Written problem:
Reproduce the rows in the data listing below, character for character, from start to finish.

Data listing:
* begin *

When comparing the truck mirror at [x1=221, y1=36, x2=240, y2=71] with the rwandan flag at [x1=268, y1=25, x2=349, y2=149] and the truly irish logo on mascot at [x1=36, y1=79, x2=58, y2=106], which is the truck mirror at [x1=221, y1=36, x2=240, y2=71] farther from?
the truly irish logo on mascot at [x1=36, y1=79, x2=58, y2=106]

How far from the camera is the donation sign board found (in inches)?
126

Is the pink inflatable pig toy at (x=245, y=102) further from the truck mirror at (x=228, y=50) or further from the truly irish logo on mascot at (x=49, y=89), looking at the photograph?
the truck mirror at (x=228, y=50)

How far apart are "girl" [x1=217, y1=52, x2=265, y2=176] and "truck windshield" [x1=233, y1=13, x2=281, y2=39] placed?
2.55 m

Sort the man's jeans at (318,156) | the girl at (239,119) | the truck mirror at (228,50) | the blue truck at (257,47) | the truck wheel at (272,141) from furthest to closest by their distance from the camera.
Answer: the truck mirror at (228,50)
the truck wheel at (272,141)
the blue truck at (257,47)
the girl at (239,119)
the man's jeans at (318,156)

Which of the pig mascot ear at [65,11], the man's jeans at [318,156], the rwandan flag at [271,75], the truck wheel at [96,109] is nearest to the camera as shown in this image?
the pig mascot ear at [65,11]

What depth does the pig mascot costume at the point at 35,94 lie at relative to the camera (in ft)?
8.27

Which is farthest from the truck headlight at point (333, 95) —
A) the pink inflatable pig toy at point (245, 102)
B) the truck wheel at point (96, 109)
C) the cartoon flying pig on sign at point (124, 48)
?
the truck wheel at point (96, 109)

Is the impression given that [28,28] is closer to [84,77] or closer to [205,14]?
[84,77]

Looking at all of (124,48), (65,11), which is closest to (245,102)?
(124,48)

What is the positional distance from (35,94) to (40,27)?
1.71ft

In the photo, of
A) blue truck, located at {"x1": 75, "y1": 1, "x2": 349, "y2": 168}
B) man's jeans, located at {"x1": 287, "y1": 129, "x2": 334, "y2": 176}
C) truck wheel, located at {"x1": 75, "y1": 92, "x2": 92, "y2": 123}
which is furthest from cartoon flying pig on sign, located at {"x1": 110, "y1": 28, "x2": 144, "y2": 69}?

* end *

Result for this exercise:
When comparing the truck mirror at [x1=221, y1=36, x2=240, y2=71] with the rwandan flag at [x1=268, y1=25, x2=349, y2=149] and the truly irish logo on mascot at [x1=36, y1=79, x2=58, y2=106], which is the truck mirror at [x1=221, y1=36, x2=240, y2=71] farther from?
the truly irish logo on mascot at [x1=36, y1=79, x2=58, y2=106]

How far from the camera is the donation sign board found (in inches)?
126

Is the pink inflatable pig toy at (x=245, y=102) further from the truck mirror at (x=228, y=50) or further from the truly irish logo on mascot at (x=49, y=89), looking at the photograph?
the truck mirror at (x=228, y=50)

How far apart are "girl" [x1=217, y1=52, x2=265, y2=176] and "truck windshield" [x1=233, y1=13, x2=281, y2=39] placed?
2.55 m

Sort the man's jeans at (318,156) | the girl at (239,119) | the truck mirror at (228,50) | the blue truck at (257,47) | the truck wheel at (272,141) from furthest to closest by their distance from the camera.
Answer: the truck mirror at (228,50)
the truck wheel at (272,141)
the blue truck at (257,47)
the girl at (239,119)
the man's jeans at (318,156)

Which of the pig mascot ear at [65,11], the man's jeans at [318,156], the rwandan flag at [271,75], the truck wheel at [96,109] is nearest to the camera as shown in this image?
the pig mascot ear at [65,11]

What depth does the pig mascot costume at the point at 35,94 lie at relative to the camera (in ft)?
8.27

Which is farthest from the truck headlight at point (333, 95) —
A) the pink inflatable pig toy at point (245, 102)
B) the truck wheel at point (96, 109)
C) the cartoon flying pig on sign at point (124, 48)
?
the truck wheel at point (96, 109)

Is the impression given that [28,28] is closer to [84,77] or closer to [205,14]?
[84,77]

Looking at all of (124,48), (65,11), which is closest to (245,102)?
(124,48)

What is the positional distance from (35,94) to (40,27)?
1.71ft

In the photo, of
A) blue truck, located at {"x1": 75, "y1": 1, "x2": 349, "y2": 168}
B) man's jeans, located at {"x1": 287, "y1": 129, "x2": 334, "y2": 176}
C) truck wheel, located at {"x1": 75, "y1": 92, "x2": 92, "y2": 123}
which is furthest from cartoon flying pig on sign, located at {"x1": 110, "y1": 28, "x2": 144, "y2": 69}?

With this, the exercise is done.